Conflictos, nadie los quiere, pero todo el mundo los
tiene en algún momento de la vida. No hemos sido educados para su gestión, a
pesar de que formarán parte de nuestra vida y trabajo con seguridad.
Tal vez
afrontar crisis no sea lo acertado, sino aprender a prevenirlas y “gestionar soluciones”.
Todos nosotros, a nivel personal, tenemos desencuentros de alguna clase en
nuestras relaciones, pero aplicar ciertas pautas de autocontrol puede abrir
vías de acuerdo. Un conflicto es un desacuerdo persistente entre personas o
entre colectivos humanos. Es un choque de egos y de intereses. La forma puede
adoptar diferentes apariencias: mala comunicación, intereses opuestos,
opiniones encontradas, incompatibilidades, discusiones, peleas… pero en el
fondo todo eso es reflejo de la necesidad oculta de “tener la razón”.
La
intensidad y cantidad de confrontaciones de una persona o colectivo es proporcional
al nivel de autocontrol. Cualquier persona debería preferir tener paz a tener
razón.
Para simplificarlo, el origen de nuestras dificultades está
en el ego, autoconcepto o autoimagen construida, que asumimos como identidad
real. Y cuando un ego cuestiona a otro, se percibe como un ataque a la
identidad propia, y la explosión está servida. No es exagerado afirmar que el
mundo no tiene problemas; lo que sí tiene es personas con el ego inflado que
confunden su identidad real y esencial con su ego fabricado.
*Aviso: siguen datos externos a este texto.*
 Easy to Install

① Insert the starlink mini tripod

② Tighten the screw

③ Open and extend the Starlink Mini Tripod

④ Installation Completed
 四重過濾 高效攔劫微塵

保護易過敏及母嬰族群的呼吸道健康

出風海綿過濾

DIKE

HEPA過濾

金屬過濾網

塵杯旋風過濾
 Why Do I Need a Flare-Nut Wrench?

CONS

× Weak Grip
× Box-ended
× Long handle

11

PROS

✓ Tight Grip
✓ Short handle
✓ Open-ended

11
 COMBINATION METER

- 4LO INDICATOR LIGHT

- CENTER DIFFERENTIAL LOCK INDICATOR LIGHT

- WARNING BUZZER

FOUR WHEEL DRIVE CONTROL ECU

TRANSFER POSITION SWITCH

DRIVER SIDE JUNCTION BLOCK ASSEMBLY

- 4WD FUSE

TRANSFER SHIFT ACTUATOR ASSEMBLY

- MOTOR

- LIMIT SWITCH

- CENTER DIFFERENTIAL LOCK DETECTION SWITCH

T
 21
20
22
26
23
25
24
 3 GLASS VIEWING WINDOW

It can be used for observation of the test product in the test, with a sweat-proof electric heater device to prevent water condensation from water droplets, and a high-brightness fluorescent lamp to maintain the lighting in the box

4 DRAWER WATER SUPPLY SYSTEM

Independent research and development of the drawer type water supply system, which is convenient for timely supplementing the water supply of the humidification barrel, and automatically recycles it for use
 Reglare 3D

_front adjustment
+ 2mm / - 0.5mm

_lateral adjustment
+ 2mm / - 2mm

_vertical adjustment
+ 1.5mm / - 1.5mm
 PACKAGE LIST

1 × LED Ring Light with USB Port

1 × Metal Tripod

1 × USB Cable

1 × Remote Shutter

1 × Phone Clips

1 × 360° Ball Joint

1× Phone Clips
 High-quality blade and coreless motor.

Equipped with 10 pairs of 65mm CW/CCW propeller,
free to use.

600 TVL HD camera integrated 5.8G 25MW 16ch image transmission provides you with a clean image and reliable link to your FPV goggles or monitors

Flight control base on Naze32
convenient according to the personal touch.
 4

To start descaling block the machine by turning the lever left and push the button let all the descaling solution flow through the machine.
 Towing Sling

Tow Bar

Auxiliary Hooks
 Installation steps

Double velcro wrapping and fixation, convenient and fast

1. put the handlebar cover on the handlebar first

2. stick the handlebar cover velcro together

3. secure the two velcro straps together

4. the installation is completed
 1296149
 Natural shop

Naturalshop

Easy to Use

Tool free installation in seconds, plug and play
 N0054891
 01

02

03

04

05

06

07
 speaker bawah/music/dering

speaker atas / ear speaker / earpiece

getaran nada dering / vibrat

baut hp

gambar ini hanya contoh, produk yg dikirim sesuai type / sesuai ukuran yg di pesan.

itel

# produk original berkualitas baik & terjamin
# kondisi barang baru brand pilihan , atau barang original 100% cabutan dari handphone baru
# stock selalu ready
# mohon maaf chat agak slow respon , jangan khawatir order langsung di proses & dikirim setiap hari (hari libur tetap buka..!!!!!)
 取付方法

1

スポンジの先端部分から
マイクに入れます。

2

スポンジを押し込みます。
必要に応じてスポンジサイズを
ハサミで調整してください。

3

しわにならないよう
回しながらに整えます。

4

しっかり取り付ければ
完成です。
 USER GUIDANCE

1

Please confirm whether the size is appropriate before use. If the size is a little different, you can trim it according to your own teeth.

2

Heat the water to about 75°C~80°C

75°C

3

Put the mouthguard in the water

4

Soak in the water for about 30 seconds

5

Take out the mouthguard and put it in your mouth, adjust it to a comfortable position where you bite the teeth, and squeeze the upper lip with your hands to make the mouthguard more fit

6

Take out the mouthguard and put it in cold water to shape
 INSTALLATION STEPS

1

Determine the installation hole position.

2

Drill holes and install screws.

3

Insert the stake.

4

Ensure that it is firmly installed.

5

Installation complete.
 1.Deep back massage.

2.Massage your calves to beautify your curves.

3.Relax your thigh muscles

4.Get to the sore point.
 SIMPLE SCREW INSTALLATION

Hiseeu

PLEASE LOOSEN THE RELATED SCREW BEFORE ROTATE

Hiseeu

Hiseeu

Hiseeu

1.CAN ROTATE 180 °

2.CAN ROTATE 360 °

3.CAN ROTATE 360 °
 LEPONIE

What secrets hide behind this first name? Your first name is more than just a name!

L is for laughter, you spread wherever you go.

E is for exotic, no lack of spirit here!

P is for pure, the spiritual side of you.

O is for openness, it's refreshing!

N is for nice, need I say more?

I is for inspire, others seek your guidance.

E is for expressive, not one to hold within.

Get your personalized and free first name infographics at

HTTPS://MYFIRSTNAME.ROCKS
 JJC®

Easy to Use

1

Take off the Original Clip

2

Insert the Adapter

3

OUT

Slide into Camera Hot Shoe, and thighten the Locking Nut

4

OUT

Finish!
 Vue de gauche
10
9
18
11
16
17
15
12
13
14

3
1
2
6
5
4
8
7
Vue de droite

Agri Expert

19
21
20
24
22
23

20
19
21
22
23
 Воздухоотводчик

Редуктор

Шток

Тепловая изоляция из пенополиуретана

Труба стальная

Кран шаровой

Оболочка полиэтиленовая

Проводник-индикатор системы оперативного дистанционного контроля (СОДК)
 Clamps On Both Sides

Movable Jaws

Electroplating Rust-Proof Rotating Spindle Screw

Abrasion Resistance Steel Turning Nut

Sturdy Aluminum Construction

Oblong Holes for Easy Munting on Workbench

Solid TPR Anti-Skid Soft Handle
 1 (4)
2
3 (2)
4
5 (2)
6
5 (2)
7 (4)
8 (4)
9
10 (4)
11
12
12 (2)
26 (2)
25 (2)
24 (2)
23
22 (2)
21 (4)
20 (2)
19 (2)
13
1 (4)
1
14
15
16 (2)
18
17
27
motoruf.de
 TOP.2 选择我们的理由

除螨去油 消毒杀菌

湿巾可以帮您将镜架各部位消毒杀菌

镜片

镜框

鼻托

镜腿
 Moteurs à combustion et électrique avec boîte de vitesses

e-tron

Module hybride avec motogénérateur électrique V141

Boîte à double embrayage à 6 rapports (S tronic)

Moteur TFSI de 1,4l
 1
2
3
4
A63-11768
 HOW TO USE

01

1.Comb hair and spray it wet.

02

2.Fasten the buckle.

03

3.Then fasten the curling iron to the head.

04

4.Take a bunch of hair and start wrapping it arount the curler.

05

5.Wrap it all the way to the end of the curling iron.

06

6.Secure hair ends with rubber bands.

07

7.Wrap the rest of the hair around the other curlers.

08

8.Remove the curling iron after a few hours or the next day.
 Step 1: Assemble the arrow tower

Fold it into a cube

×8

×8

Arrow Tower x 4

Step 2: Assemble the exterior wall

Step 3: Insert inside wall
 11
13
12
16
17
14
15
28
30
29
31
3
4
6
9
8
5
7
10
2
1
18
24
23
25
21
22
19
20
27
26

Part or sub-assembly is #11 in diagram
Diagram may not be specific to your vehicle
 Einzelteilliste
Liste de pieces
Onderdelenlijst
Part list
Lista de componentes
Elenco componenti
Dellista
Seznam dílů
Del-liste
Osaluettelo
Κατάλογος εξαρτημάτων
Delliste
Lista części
Todo desacuerdo implica una serie de emociones: un deseo o
voluntad no satisfecha que genera frustración, decepción, enfado, ira,
agresión, violencia. Estas tres primeras emociones –que forman parte del ámbito
interno– cristalizan en aquellos tres siguientes comportamientos en el ámbito
externo.
Pero la frustración no es un problema real, simplemente es
la no aceptación de una realidad. Las personas inmaduras emocionalmente son
incapaces de aceptar lo que no está en su mano cambiar.
Niegan la realidad en
sus mentes y cuando ven que el mundo no se aviene a sus exigencias, se
encolerizan. Exigen una reparación y el desasosiego que crean es proporcional a
su necesidad de ser reparados.
Así nacen los conflictos: un abismo que se abre entre lo que
es y lo que debería ser. Y aún peor, se procrean, crean réplicas y reacciones
que empeoran el problema.
Un conflicto es la “representación mental” de unos acontecimientos o
situación, una cosa son los hechos y otra las interpretaciones. Y es la
interpretación de los hechos lo que enemista a las personas. De hecho, muchas
crisis empiezan desde la pura nada: un silencio, una omisión, una
presuposición, un olvido, una creencia, una petición no expresada, un derecho
imaginario… En realidad nada ha ocurrido salvo la fabricación de un
desacuerdo.
Todo problema tiene una o más soluciones, y ninguno carece
de ella. Más bien las partes encontradas son las que necesitan solucionar sus
posiciones mentales antes de poder negociar una salida justa y digna para
todos. La realidad es que siempre hay una opción de acuerdo, lo que ocurre es
que no gusta. Por alguna razón creemos que las soluciones deben ser agradables
y fáciles y, sobre todo, que impliquen un beneficio a costa del perjuicio del
otro. Pero no todas las alternativas son fáciles, la paz también tiene un
precio. El problema, el único, es que las partes no quieren pagarlo: salida
gratis, sin concesiones. No es realista.
Como el problema no ha sido resuelto, sino solamente
sofocado por la fuerza, uno nuevo surgirá tarde o temprano como consecuencia
del anterior.
No hay conflictos en el mundo, pero sí mentes conflictivas
que creen firmemente en ellos. Como aceptarlo es muy duro, lo fácil es señalar
hacia los demás. La pregunta que debemos formularnos es: ¿cómo es que mis
problemas son los demás? Si entendemos el desacuerdo como una posesión mental,
¿cómo puede estar en el mundo algo que ocurre en la mente?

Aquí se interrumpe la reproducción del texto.